Researchers Identify Immunological Markers for SARS-CoV-2 Reinfection in Rhesus Macaques
Highlights:
- Tracking new hotspots of SARS-CoV-2 will become more important as the virus evolves and becomes endemic.
- New variants may be more contagious than previous ones—and escape vaccines.
- Serum biomarkers, identified in rhesus macaques, can differentiate between primary infection and reinfection. A tool utilizing these biomarkers may help identify surges in reinfection, scientists noted.
Washington, DC – January 25, 2021 – Many experts now predict that COVID-19, which so far has killed more than 5.5 million people worldwide, will remain endemic as new, infectious variants of SARS-CoV-2 emerge. These new variants could pose a greater risk of reinfection—infecting people who have already had COVID-19—than previous ones. The rapid identification of reinfection cases and surges could improve public health responses and reveal variants that escape the protection offered by vaccination.
A study published this week in mBio, by collaborators from the Broad Institute, MIT, Harvard Medical School, and the company SpaceX, suggests a way to keep track of those cases.

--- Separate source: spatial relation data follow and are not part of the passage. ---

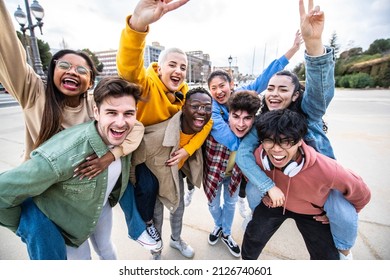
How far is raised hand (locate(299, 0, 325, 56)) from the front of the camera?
43.6 inches

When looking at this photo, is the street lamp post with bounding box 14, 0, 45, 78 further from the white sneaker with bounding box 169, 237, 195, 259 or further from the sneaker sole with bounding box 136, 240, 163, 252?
the white sneaker with bounding box 169, 237, 195, 259

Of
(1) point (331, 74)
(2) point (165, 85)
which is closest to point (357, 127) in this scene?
(1) point (331, 74)

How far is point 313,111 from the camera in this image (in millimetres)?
1255

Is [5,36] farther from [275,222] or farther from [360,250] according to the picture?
[360,250]

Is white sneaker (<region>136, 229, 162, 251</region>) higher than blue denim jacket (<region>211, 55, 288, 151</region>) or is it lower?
lower

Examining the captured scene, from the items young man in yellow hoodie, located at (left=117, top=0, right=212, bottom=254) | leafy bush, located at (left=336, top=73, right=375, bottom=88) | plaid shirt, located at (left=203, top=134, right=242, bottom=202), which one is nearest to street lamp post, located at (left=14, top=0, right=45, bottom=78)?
young man in yellow hoodie, located at (left=117, top=0, right=212, bottom=254)

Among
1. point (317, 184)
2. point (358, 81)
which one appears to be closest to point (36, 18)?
point (317, 184)

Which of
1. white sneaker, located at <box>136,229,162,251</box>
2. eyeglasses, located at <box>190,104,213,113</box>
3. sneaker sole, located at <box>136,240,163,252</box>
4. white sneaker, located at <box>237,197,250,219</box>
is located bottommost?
white sneaker, located at <box>237,197,250,219</box>

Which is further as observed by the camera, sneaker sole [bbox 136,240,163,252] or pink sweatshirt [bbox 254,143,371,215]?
sneaker sole [bbox 136,240,163,252]

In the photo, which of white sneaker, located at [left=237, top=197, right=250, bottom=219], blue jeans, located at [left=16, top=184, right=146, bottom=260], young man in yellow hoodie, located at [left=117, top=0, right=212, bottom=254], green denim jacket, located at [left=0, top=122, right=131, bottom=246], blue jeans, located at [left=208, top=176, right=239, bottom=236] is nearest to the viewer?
green denim jacket, located at [left=0, top=122, right=131, bottom=246]

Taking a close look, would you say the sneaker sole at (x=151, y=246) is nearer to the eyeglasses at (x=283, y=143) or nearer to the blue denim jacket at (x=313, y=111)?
the blue denim jacket at (x=313, y=111)

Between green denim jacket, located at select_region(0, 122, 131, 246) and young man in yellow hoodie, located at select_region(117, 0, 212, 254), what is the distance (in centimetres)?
27

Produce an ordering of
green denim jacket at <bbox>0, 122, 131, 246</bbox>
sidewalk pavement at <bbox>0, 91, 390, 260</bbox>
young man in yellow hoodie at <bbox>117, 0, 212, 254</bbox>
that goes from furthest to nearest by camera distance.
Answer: sidewalk pavement at <bbox>0, 91, 390, 260</bbox>, young man in yellow hoodie at <bbox>117, 0, 212, 254</bbox>, green denim jacket at <bbox>0, 122, 131, 246</bbox>

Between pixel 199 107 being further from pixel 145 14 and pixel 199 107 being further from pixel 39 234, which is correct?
pixel 39 234
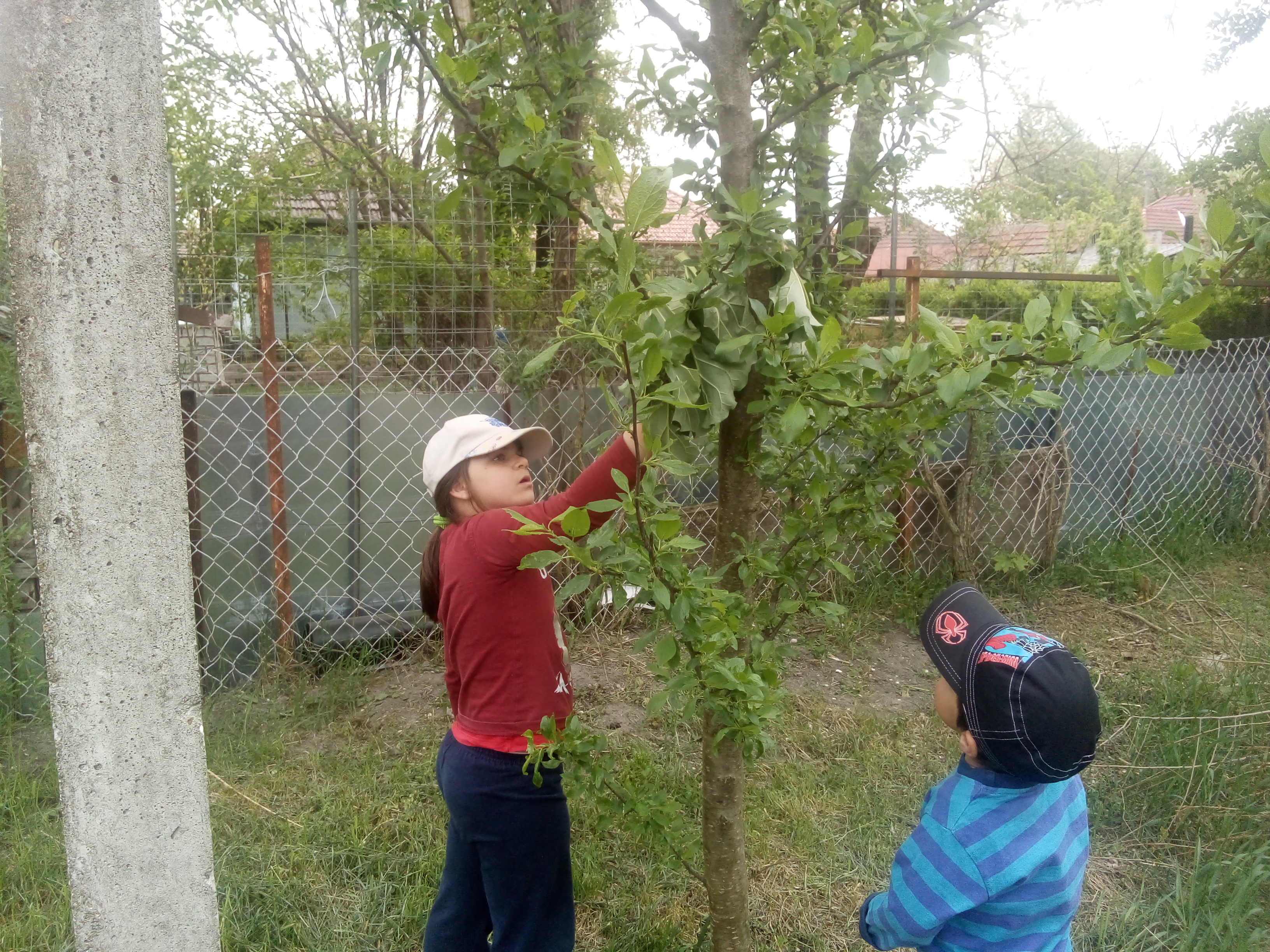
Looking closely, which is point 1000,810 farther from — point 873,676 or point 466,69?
point 873,676

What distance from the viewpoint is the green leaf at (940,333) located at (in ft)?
4.11

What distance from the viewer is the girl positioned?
181cm

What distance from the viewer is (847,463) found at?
5.82 feet

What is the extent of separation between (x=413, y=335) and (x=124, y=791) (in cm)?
294

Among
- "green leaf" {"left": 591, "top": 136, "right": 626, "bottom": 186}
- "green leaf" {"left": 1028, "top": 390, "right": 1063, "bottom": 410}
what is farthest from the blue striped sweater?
"green leaf" {"left": 591, "top": 136, "right": 626, "bottom": 186}

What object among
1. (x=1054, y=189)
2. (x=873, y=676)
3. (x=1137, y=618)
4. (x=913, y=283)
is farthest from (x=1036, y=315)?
(x=1054, y=189)

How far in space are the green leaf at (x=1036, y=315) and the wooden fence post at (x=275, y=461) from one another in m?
2.96

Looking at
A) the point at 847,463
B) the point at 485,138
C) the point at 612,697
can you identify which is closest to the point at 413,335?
the point at 612,697

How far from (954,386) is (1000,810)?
0.66m

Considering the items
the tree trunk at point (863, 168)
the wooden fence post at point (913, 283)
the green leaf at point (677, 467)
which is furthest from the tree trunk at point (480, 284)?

In the study, a multi-institutional group of researchers have identified immunological blood biomarkers that correspond to reinfection and re-exposure to the virus.
“In the setting of waning natural and vaccine immunity, reinfections have emerged across the globe, even amongst previously infected and vaccinated individuals,” noted the immunologists, virologists, biologists and others who worked on the study.
Previous studies have reported that rhesus macaques have a clinical response to SARS-CoV-2 infection similar to that of humans. For the new study, the researchers studied a group of rhesus macaques that had previously been infected with the virus. They exposed the primates to a different variant of the virus—at varying doses—and collected blood samples before and after both the original infection and the rechallenge.
Notably, analyses of the blood samples revealed distinct biomarkers of reinfection. Those included increased levels of immunoglobulin antibodies that bind to the Spike protein, nucleocapsid protein, or other parts of the virus particle. Animals exposed to higher doses of the virus showed higher SARS-CoV-2 immunoglobulin responses.
The authors reported that those immunological features differentiated primary infection from re-exposure and reinfection in the macaques. The researchers then analyzed blood samples from a small group of humans who were participating in a community-based surveillance cohort at SpaceX and had been reinfected with the coronavirus. The study on humans confirmed the findings from the one on macaques.
Simple, inexpensive, and widely accessible surveillance tools are needed to identify new hotspots of infection, the authors noted. The new work, they added, shows how simple titers might be used as readily available markers of reinfection. “Our ability to monitor and control both infection and reinfection hinges on the development of simple, immunologically sound screening strategies,” they wrote.